PROBLEM TO SOLVE:
Could you quote, character for character, the lines of the records below from the very first one through the line that holds "41L42 38H35L31 41L30", with both ends included?

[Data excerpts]
========================================================================
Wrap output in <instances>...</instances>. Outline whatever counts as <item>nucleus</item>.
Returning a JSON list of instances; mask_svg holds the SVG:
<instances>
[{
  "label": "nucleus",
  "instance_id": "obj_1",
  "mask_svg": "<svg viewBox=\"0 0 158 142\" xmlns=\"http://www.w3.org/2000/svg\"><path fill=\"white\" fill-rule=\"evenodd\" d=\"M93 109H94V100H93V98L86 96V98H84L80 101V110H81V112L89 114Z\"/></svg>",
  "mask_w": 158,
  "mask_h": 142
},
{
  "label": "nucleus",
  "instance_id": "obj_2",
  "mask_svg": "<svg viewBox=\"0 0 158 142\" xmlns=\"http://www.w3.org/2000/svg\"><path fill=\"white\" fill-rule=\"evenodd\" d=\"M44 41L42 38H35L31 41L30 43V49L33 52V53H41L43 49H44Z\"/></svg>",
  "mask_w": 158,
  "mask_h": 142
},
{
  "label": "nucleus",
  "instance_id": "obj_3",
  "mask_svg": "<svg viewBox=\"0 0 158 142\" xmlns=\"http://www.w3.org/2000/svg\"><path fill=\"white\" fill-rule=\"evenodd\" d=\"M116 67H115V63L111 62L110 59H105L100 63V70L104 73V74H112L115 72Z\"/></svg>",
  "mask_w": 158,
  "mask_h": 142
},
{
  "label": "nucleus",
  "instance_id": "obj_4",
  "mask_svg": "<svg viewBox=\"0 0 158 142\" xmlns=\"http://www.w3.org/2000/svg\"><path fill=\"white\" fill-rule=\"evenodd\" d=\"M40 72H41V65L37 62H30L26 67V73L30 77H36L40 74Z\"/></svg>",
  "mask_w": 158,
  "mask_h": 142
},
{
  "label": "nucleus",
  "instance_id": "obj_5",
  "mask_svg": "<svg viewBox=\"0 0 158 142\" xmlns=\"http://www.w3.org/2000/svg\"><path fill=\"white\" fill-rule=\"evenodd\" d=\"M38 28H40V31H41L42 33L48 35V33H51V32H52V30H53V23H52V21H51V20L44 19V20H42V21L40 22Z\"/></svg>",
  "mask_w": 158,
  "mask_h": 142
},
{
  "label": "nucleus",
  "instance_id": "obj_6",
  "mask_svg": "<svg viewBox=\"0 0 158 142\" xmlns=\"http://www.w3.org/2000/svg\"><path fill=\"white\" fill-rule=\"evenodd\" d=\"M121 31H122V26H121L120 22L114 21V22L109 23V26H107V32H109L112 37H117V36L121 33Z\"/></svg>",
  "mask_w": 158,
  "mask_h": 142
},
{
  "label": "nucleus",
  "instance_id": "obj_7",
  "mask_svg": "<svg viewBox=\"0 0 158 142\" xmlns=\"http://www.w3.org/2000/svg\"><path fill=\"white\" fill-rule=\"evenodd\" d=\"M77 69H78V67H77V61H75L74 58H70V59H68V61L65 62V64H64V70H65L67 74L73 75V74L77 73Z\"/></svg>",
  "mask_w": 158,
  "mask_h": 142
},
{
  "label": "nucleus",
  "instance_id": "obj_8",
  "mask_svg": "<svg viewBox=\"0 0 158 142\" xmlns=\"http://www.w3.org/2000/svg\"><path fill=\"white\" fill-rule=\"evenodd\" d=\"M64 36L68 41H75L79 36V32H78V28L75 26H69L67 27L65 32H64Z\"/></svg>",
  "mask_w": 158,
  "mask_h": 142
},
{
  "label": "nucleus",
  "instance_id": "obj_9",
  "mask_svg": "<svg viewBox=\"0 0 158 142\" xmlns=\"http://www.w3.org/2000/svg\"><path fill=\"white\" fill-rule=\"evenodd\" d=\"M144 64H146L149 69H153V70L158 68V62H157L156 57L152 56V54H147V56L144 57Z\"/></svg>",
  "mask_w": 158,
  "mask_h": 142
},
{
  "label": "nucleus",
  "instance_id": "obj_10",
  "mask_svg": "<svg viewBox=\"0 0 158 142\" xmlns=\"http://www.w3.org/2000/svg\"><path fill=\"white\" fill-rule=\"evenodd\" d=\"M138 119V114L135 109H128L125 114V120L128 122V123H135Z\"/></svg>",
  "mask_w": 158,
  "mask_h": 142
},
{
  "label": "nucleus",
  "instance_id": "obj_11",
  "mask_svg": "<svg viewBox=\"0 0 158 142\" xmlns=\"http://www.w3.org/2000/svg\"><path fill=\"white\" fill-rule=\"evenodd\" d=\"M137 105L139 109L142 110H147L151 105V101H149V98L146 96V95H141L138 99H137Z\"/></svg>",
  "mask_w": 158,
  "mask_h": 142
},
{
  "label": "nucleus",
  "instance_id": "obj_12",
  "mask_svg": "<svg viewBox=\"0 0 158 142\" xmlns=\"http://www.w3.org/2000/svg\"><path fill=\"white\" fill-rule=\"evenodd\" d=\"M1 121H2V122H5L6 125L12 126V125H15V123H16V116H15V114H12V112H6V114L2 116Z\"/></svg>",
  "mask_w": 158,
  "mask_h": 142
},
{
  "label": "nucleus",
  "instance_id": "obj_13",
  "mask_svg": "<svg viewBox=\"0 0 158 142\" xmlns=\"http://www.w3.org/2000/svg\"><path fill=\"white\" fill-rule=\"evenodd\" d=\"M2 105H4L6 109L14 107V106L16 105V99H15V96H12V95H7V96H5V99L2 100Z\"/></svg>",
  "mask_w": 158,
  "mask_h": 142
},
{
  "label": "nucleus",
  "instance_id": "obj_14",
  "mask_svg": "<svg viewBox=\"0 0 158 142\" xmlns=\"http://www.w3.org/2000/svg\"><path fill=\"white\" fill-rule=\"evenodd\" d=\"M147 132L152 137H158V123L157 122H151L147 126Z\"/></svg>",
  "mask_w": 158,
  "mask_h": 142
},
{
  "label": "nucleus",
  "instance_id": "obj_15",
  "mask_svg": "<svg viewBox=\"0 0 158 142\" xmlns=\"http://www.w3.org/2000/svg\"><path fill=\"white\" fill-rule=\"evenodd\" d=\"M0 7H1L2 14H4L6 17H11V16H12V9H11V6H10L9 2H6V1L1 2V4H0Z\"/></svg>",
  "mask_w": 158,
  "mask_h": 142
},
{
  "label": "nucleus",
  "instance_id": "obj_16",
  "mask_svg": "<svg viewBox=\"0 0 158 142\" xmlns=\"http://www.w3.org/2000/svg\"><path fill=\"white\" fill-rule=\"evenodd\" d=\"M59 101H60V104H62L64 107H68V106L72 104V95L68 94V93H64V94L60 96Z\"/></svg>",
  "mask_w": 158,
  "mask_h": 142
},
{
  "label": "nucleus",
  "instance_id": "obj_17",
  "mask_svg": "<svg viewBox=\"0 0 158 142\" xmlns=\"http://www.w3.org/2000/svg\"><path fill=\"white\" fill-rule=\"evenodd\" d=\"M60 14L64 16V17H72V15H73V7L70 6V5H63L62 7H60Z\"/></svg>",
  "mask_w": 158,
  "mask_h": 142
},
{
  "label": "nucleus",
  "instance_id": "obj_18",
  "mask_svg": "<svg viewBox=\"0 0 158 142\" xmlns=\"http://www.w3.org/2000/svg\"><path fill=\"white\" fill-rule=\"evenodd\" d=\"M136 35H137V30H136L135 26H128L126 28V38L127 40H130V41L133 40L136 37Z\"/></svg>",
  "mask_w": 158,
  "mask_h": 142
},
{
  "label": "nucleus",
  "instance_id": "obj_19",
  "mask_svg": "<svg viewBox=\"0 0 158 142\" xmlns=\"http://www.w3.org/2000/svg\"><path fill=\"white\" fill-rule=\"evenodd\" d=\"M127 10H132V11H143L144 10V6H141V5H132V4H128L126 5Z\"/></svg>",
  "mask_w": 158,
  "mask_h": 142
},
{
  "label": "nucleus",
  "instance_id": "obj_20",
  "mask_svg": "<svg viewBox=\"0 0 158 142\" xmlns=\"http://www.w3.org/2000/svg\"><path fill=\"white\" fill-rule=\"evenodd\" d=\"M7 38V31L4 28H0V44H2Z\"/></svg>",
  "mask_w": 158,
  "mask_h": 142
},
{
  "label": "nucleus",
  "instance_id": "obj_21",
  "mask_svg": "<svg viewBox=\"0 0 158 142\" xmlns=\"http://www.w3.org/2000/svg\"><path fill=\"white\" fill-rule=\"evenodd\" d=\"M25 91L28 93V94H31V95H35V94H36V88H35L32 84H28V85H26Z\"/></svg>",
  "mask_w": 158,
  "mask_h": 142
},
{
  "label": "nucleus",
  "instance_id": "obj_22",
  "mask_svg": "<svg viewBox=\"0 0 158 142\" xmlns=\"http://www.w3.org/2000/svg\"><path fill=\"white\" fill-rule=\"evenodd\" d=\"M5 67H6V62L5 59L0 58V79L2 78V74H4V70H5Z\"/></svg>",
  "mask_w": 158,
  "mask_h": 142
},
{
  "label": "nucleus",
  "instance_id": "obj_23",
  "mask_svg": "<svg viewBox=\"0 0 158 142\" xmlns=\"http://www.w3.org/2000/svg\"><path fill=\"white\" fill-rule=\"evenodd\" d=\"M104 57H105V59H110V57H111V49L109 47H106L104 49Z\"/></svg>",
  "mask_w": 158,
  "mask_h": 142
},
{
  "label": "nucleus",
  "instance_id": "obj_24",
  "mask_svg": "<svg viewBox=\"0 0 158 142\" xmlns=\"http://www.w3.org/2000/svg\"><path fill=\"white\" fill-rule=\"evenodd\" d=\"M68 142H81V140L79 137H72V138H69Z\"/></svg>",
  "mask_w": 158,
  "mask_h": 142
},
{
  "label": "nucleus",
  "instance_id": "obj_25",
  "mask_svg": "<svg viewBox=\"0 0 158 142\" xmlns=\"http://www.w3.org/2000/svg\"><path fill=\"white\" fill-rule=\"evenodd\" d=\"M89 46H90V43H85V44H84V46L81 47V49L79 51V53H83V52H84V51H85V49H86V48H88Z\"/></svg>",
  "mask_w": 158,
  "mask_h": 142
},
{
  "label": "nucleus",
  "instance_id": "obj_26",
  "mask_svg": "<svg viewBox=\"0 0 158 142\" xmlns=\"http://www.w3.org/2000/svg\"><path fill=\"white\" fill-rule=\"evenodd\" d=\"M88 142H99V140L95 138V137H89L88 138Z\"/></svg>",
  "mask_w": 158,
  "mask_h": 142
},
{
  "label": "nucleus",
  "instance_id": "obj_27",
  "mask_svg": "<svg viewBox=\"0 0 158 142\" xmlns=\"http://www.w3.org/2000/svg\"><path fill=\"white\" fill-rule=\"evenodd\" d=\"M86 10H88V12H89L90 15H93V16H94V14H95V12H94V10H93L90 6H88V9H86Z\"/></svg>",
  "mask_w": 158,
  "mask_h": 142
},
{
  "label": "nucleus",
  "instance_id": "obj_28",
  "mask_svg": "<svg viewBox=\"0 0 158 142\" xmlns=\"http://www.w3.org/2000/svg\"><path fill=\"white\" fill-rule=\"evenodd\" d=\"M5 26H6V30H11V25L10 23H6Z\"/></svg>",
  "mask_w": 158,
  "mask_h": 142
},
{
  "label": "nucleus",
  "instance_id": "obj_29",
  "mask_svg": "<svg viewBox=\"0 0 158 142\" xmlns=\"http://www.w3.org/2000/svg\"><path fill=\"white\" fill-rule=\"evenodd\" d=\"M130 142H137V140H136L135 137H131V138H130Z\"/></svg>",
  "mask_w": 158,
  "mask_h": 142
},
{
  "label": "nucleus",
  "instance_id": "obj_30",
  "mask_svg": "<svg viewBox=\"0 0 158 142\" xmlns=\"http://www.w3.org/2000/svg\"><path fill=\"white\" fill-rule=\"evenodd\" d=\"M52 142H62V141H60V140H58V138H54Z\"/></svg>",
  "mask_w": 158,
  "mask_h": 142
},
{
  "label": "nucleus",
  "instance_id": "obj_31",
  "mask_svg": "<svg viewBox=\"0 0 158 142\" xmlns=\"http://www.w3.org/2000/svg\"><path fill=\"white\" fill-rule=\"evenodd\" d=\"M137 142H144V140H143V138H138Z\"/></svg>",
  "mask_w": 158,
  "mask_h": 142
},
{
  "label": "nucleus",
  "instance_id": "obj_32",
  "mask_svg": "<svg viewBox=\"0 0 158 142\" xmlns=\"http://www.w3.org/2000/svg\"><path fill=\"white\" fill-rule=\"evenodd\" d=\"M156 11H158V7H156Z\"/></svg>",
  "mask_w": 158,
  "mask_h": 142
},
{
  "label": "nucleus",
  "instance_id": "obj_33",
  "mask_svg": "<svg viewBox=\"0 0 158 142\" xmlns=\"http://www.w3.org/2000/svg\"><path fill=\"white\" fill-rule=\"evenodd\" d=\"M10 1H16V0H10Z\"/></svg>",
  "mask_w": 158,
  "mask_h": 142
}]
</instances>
========================================================================
FULL RESPONSE:
Wrap output in <instances>...</instances>. Outline whatever counts as <item>nucleus</item>.
Returning a JSON list of instances; mask_svg holds the SVG:
<instances>
[{
  "label": "nucleus",
  "instance_id": "obj_1",
  "mask_svg": "<svg viewBox=\"0 0 158 142\" xmlns=\"http://www.w3.org/2000/svg\"><path fill=\"white\" fill-rule=\"evenodd\" d=\"M93 109H94V100H93V98L86 96V98H84L80 101V110H81V112L89 114Z\"/></svg>",
  "mask_w": 158,
  "mask_h": 142
},
{
  "label": "nucleus",
  "instance_id": "obj_2",
  "mask_svg": "<svg viewBox=\"0 0 158 142\" xmlns=\"http://www.w3.org/2000/svg\"><path fill=\"white\" fill-rule=\"evenodd\" d=\"M44 41L42 38H35L31 41L30 43V49L33 52V53H41L43 49H44Z\"/></svg>",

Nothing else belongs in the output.